Confronting the Less Popular Sexual Sins: A Shovavim Plea
Sexual sins are possibly the most interesting of sins. There are few transgressions more titillating, more shamed, and more taboo than those having to do with succumbing to desires of the flesh.
During this time of the Jewish calendar, some communities have a custom to focus on atoning for sins in the realm of sexual immorality. Some examples I’ve heard are reviewing the marital sexual laws of niddah, and spreading awareness about the dangers of pornography.
One of the most damaging sexual sins doesn’t get enough press time, and every year, I like to mention it in some way during this Shovavim time period. That is our woefully inadequate education about sexuality. The traumas that could be avoided by better sexual education
For years, I've been writing and lecturing about the need for better sex education, particularly in many communities where it's not just a deficit but a matter of policy to deprive children and teens of this education.

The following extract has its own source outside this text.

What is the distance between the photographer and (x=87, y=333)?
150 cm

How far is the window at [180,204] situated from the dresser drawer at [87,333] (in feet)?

This is not a random soapbox, but one borne of first hand witness to hundreds of cases of preventable trauma.
I was recently invited by a popular kallah teacher, coach, and advocate, Bracha Bard Wigdor, to do a joint video talk on this topic. The feedback we've been getting, thousands of messages worth, has been everything from heartbreaking to heartwarming, (and predictably, a very small amount of pushback).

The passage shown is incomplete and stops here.